A stab right to the heart is delivered by the innocence of children on the documentary “Don’t Divorce Me! Kids’ Rules for Parents on Divorce” (HBO, 6:30 p.m.).
Another squad of impossibly wise, articulate kids speak straight talk mostly to grownups about how they feel about divorce (mostly sad) and remind parents of what they should do: Listen to them, reassure them, love them “more than you need to,” says one; and adds another, “don’t break our heart.”
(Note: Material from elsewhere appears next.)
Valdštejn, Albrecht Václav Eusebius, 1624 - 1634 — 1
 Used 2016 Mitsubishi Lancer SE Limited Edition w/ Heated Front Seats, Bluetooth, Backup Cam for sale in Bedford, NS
It’s not hard to be heartbroken, though, when one girl says “Home for me is in a car, because that’s where I always am” – transported between her mom and dad’s house.
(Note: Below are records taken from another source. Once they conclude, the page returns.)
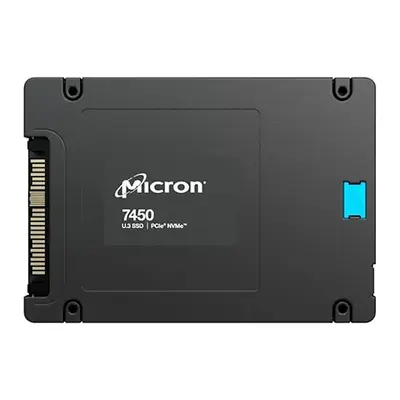 MTFDKCC6T4TFS-1BC15ABYYR Micron 7450 MAX 6.4TB TLC PCIe NVMe 4.0 x4 U.3 2.5-Inch Solid State Drive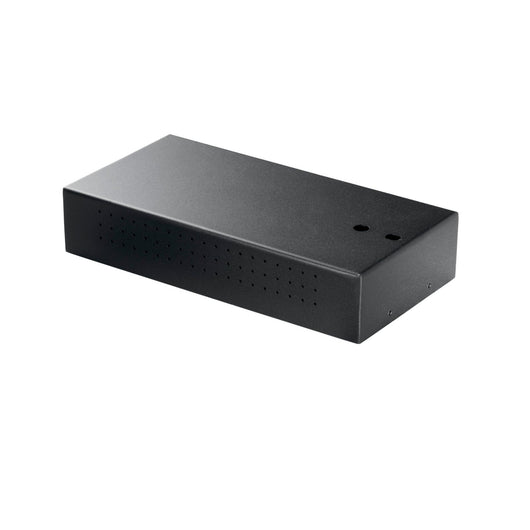 SCATOLA NERA PER ALLOGGIO DRIVER E COLLEGAMENTO ELETTRICO BINARI A SOSPENSIONE 25X12,5X4,9CM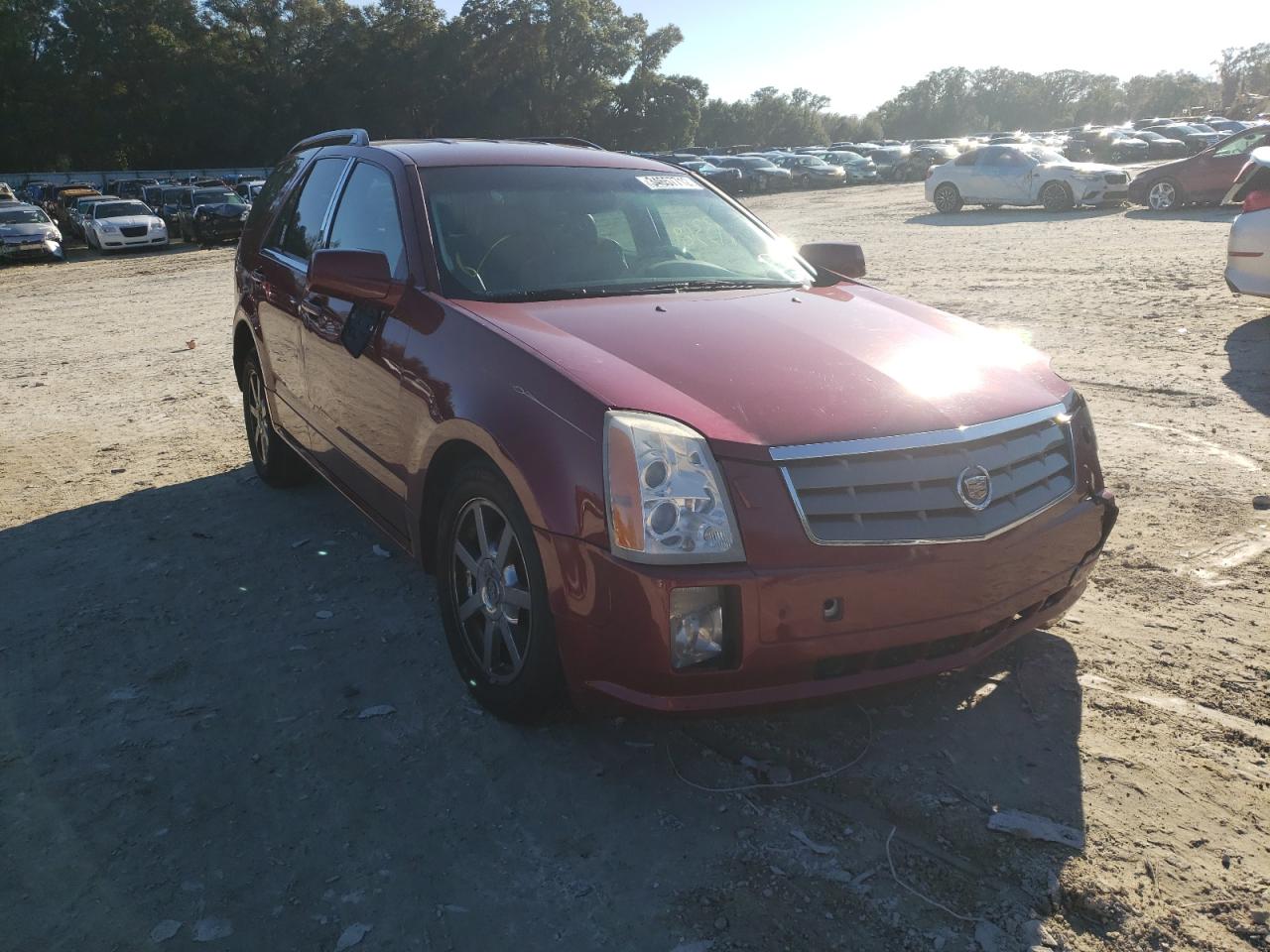 CADILLAC SRX 2004 with VIN 1GYEE637740177261 - Photo from auction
The documentary is co-produced by Rosie O’Donnell, who went through her own divorce, but her situation (and presence) are kept from the film, which stands as a bitter testimony to the fractured era.
One good thing about the frenzied political season is its wealth of material for parody; enough for a weekly “SNL Primetime Election Special” (NBC, 8 p.m.) until the election, as well as the usual “Saturday Night Live” on weekends.
As on that show, Jay Pharoh has taken over doing Obama, Jason Sudeikis has agreed to stick around to do his Mitt Romney and Joe Biden impressions and Taran Killam has been enlisted to do Paul Ryan.
‘The Office” (NBC, 9 p.m.) returns for its final season with some changes. Mindy Kaling is out (to do her own sitcom) and Jake Lacy and Clark Duke are in.
“Up All Night” (NBC, 8:30 p.m.) returns as well with a new focus – Maya Rudolph’s talk show is canceled and it becomes less of a workplace comedy and more of one entirely focused on the home.
“Parks and Recreation” (NBC, 9:30 p.m.) starts the season with a trip to Washington D.C., where several senators and many monuments make cameo appearances.
“Louie” (FX, 10:30 p.m.) ends its remarkable three-part story about a possible job opening at David Letterman’s desk. So far, the caper has attracted such guest stars as Jay Leno, Garry Marshall, David Lynch and Chris Rock.
On a second Britney Spears night on “Glee” (Fox, 9 p.m.), what seemed like a coup the first time around now seems only like a promotional tie-in to the lead-in, “The X Factor” (Fox, 8 p.m.)
The Chicago teachers’ strike is over, but possibly as part of the agreement, several teachers get humiliated on “Wipeout” (ABC, 8 p.m.).
Among singing reality shows with celebrities that will almost certainly be cancelled, this one is “The Next” (The CW, 9 p.m.).
Weird to think that we’ll soon see the “Beekman Boys” (Cooking, 10 p.m.) twice a week – on this show, which moved to a new network, and then next Sunday on “The Amazing Race.”
Nearly two dozen short films show tonight as part of the month-long Thursday night retrospective of Mack Sennett that begins with “Hearts and Flowers” (TCM, 8 p.m.).
It’s Giants at Panthers (NFL, 8 p.m.) in NFL action and Brigham Young at Boise State (ESPN, 9 p.m.).
Kelly & Michael: Jake Gyllenhaal, Archie Panjabi, Austin Mahone. Katie Couric: Sharon & Lexie Love. The View: Dr. Mehmet Oz, Cloris Leachman, Apolo Anton Ohno & Karina Smirnoff. The Talk: Michael Urie, David Krumholtz, Iyanla Vanzant. Ellen DeGeneres: Amy Poehler, Ricky Gervais.
David Letterman: Nathan Lane, Ryan Hunter-Reay, the Killers. Jay Leno: Viola Davis, Paul Wesley, Bonnie Raitt. Jimmy Kimmel: Britney Spears, Simon Cowell, Slightly Stoopid (rerun). Jimmy Fallon: Piers Morgan, Michael Pena, Joshua Topolsky, Danny! Craig Ferguson: Nikki Reed, Mitch Albom. Tavis Smiley: Richard Gere. Carson Daly: Deadmau5, Jamestown Revival, Walk the Moon (rerun). Jon Stewart: Bill Clinton. Stephen Colbert: Errol Morris. Conan O’Brien: Ricky Gervais, Tig Notaro,, Frank Turner. Chelsea Handler: Alyson Hannigan, Chris Franjola, Arden Smyrin, Matt Braunger.